Alors voilà la question avec laquelle j’aimerais commencer, comment comprendre cette idée selon laquelle chacun des danseurs apporte à l’autre, non pas seulement sa masse, son mouvement, mais encore, avec cela, ce que Paxton appelle son « sol » et que je traduirais en disant « son espace », c’est-à-dire : ses représentations, ses sensations, ses possibilités et ses lacunes, son expérience et ses trous noirs.

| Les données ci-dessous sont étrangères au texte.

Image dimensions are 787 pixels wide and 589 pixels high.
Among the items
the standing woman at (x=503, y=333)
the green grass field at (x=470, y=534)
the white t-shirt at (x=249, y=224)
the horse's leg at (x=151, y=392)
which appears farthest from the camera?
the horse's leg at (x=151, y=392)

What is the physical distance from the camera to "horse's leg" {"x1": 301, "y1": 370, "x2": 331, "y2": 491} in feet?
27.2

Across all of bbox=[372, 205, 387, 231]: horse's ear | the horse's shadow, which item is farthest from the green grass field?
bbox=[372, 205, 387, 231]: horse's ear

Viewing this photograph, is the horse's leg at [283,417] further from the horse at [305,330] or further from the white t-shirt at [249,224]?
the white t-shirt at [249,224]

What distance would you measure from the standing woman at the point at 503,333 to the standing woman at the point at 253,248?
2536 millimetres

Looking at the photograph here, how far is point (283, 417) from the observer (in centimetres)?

Mon hypothèse est assez simple : si je donne de l’espace à l’autre, c’est que je lui offre l’occasion de tomber. Vous me direz : ben non, manifestement, ils s’appuient l’un sur l’autre, ils font tout le contraire de ce que tu dis. Bon, vous n’avez pas tort. Alors je précise : ils se fournissent mutuellement des appuis, et une certaine forme de sécurité aussi sans doute, mais c’est un peu comme reculer pour mieux sauter ; c’est donner à l’autre au moins suffisamment d’appui, suffisamment de sol (un sol suffisamment vaste) pour que la chute ne soit pas verticale, mais comme horizontale, qu’elle aille rouler, glisser sur l’horizon, plutôt que de s’interrompre et de s’effondrer. Voilà, c’est une chute, et pas un effondrement.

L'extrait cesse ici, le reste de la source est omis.